The publish only abstract is interesting. We know from an earlier publication (see here) that nine of the subjects who completed the vaccine series were stage IV metastatic (later stage) patients with bone metastases. In that earlier publication, the researchers noted,
The maximum increase of specific IFN-γ–producing T cells in response to vaccination with AE37, detected by ELISPOT and expressed as mean fold increase from baseline levels, was higher in stage II-III and castrate-sensitive patients compared with stage IV and castrate-resistant patients, respectively, although this difference was not statistically significant. Similarly, DTH responses to the vaccine, determined as the difference of post vac minus baseline DTH, were statistically significantly lower in stage IV patients.
In that report, the researchers conclude that,
In conclusion, the use of the AE37 immunotherapeutic vaccine is a novel strategy for managing patients with prostate cancer. This clinical trial shows that the vaccine is safe and immunologically active. However, proof of clinical benefit will require a phase II trial in a homogeneous group of patients with less extensive disease, including disease-free patients at high risk of recurrence.
Therefore, it appears reasonable to assume that results for the Phase I study would be even more positive if the appropriate traget population had been identified, with booster innoculations to prolong the effectiveness of the vaccine. The incease of >200 % in PSA-doubling time at any point during the study for 6/17 patients is remarkable, and since this earlier Phaser I study was initiated Antigen Express has learned much about the vaccine. Booster series have been added to the breast cancer Phase II, with a targeting of lower HER2 expressing early stage subjects.
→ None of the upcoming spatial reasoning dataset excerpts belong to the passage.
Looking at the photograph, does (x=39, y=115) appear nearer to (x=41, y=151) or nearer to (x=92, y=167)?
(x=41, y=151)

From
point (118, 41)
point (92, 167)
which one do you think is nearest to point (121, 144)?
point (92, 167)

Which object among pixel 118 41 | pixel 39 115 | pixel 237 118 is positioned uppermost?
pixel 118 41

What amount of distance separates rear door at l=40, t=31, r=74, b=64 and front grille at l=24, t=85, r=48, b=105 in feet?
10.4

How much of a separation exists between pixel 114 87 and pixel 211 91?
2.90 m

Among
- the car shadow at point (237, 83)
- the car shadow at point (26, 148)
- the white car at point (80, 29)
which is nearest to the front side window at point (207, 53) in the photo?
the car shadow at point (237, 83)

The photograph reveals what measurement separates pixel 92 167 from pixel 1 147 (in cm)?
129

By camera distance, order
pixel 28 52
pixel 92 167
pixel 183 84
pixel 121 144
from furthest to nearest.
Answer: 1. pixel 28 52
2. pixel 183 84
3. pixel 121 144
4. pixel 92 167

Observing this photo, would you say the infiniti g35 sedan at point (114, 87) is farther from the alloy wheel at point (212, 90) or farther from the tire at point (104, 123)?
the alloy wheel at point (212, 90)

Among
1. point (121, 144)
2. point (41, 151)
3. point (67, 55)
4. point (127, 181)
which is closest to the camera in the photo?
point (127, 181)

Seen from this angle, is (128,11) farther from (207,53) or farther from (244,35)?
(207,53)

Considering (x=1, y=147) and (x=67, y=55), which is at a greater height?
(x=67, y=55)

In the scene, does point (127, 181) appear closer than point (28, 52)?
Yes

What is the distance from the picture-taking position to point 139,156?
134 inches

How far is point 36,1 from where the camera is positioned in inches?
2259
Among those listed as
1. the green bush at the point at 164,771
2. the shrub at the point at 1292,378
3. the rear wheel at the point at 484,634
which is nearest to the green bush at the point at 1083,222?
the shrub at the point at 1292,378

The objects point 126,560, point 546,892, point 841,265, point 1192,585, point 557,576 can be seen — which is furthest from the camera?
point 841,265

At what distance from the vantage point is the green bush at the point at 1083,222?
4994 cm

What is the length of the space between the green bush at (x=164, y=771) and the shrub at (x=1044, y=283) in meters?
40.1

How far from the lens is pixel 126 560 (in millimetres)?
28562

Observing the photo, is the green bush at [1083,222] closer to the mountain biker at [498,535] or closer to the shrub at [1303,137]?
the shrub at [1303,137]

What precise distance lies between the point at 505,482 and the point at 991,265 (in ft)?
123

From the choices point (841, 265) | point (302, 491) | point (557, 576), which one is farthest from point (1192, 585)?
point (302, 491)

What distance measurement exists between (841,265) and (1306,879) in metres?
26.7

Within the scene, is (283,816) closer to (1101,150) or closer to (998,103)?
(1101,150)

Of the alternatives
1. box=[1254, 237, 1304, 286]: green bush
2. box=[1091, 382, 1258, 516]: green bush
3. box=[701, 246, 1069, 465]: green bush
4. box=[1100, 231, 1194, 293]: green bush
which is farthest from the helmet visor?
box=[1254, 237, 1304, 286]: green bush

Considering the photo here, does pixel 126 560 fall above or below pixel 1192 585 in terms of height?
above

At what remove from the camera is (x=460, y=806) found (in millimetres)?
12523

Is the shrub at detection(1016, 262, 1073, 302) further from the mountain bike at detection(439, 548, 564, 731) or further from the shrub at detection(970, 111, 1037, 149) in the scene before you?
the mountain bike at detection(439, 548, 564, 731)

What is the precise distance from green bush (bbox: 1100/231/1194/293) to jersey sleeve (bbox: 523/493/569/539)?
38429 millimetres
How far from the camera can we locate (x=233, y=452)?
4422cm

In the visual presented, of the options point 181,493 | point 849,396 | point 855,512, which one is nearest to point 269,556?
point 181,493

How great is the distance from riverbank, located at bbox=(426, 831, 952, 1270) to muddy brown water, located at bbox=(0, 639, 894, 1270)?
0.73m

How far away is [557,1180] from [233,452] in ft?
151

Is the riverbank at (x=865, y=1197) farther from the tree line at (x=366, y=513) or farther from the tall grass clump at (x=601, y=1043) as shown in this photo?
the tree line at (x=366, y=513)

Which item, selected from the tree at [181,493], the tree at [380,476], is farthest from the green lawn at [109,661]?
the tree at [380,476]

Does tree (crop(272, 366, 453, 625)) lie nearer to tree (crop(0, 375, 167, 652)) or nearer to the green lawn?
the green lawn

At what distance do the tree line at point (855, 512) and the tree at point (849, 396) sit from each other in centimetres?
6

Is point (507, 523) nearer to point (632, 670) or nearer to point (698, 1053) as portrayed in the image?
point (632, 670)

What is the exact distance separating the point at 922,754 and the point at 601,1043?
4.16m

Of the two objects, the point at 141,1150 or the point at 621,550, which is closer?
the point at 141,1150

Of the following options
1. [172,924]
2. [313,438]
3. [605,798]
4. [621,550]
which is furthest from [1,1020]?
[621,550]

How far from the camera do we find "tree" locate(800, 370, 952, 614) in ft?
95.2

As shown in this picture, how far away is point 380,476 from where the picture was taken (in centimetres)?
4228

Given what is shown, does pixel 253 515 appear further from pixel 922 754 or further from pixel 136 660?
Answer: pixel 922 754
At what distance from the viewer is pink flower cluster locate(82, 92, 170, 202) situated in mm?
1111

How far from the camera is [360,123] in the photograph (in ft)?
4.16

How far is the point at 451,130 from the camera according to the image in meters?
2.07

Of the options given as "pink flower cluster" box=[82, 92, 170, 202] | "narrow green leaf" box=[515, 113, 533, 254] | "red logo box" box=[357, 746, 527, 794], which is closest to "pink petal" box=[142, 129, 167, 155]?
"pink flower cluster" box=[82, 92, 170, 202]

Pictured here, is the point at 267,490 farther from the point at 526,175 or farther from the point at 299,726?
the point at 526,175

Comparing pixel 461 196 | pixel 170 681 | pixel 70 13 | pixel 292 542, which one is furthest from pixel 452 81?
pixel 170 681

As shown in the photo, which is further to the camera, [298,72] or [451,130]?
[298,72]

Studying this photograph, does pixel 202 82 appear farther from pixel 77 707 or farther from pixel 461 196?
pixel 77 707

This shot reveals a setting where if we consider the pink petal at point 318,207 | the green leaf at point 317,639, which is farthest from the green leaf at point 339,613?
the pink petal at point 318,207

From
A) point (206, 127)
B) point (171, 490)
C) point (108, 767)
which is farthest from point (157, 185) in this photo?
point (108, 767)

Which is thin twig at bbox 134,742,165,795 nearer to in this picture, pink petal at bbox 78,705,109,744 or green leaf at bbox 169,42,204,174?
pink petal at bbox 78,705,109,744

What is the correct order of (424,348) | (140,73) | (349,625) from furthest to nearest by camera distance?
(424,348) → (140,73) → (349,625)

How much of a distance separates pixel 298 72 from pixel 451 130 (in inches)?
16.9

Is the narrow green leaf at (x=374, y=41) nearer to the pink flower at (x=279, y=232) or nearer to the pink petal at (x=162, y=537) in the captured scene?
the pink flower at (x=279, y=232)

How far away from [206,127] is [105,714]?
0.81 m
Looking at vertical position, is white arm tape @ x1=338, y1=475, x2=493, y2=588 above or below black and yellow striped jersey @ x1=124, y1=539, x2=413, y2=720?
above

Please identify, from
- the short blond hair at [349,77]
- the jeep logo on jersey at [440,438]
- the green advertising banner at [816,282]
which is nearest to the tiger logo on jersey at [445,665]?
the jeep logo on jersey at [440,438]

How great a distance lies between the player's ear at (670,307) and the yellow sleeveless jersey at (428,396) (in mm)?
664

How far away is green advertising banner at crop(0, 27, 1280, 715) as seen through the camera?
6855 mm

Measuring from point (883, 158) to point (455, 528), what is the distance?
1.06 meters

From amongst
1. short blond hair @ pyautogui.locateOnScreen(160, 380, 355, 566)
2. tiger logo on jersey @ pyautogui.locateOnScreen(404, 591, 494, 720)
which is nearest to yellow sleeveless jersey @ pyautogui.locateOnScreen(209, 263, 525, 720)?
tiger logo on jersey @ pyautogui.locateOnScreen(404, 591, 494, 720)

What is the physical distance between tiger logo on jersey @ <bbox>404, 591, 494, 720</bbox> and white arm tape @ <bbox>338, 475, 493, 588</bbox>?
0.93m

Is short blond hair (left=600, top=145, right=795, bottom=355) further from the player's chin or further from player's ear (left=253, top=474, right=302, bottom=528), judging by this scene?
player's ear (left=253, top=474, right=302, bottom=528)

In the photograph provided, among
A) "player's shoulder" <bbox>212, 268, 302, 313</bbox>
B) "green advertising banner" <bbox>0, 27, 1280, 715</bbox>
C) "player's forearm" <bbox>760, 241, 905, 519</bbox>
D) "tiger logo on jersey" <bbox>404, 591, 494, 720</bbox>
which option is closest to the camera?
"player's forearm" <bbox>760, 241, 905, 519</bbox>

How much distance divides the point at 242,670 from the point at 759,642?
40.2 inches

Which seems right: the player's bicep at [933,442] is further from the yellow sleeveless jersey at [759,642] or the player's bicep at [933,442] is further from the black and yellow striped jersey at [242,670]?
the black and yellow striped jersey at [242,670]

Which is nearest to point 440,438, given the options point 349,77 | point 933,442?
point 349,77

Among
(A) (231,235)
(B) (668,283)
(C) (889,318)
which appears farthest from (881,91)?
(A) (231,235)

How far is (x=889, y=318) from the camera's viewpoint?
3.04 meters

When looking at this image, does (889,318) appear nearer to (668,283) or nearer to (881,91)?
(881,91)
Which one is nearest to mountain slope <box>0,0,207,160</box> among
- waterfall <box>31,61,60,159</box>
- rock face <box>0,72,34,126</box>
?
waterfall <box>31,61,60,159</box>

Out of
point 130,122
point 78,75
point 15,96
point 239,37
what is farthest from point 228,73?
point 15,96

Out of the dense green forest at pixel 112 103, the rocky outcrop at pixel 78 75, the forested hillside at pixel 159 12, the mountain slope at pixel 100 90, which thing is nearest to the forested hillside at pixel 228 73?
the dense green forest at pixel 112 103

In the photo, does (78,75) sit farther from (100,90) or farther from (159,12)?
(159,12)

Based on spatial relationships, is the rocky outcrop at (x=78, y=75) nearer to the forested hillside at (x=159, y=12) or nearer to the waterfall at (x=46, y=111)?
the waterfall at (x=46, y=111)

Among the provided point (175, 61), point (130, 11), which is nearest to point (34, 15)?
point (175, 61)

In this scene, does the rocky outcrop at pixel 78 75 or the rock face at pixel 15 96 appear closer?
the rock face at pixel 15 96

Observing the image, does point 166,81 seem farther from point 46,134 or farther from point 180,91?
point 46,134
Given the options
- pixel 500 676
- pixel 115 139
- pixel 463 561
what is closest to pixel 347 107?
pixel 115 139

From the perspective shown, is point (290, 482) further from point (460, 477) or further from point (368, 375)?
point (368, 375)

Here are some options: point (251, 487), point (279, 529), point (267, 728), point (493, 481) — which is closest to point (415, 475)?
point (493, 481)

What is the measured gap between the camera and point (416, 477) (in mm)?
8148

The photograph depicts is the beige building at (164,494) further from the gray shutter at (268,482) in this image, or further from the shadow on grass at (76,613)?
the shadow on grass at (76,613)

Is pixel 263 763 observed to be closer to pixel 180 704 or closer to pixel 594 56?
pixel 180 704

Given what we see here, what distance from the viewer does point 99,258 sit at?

As we can see with the first ASCO abtract, titled "Booster inoculations of the AE37 peptide vaccine enhance immunological responses in a phase II study", Antigen Express is on the right tract in developing AE37. The prostate cancer Phase I illustrates that AE37 stimulates long lasting memory, and the new booster program can help add to the desired effect. The second ASCO abstract,titled "Risk factors for development of delayed urticarial reactions in the phase II trial of HER2 peptide vaccines plus GM-CSF versus GM-CSF alone in high-risk breast cancer patients to prevent recurrence", highlights the strong safety profile of AE37/GM-CSF + booster, so all appears on track, even if these abstracts don't yet outline final results of the ongoing Phase II study in early stage HER2 breast cancer patients, which may be needed to lift GNBT's dreadful stock. Those final results may come later this year.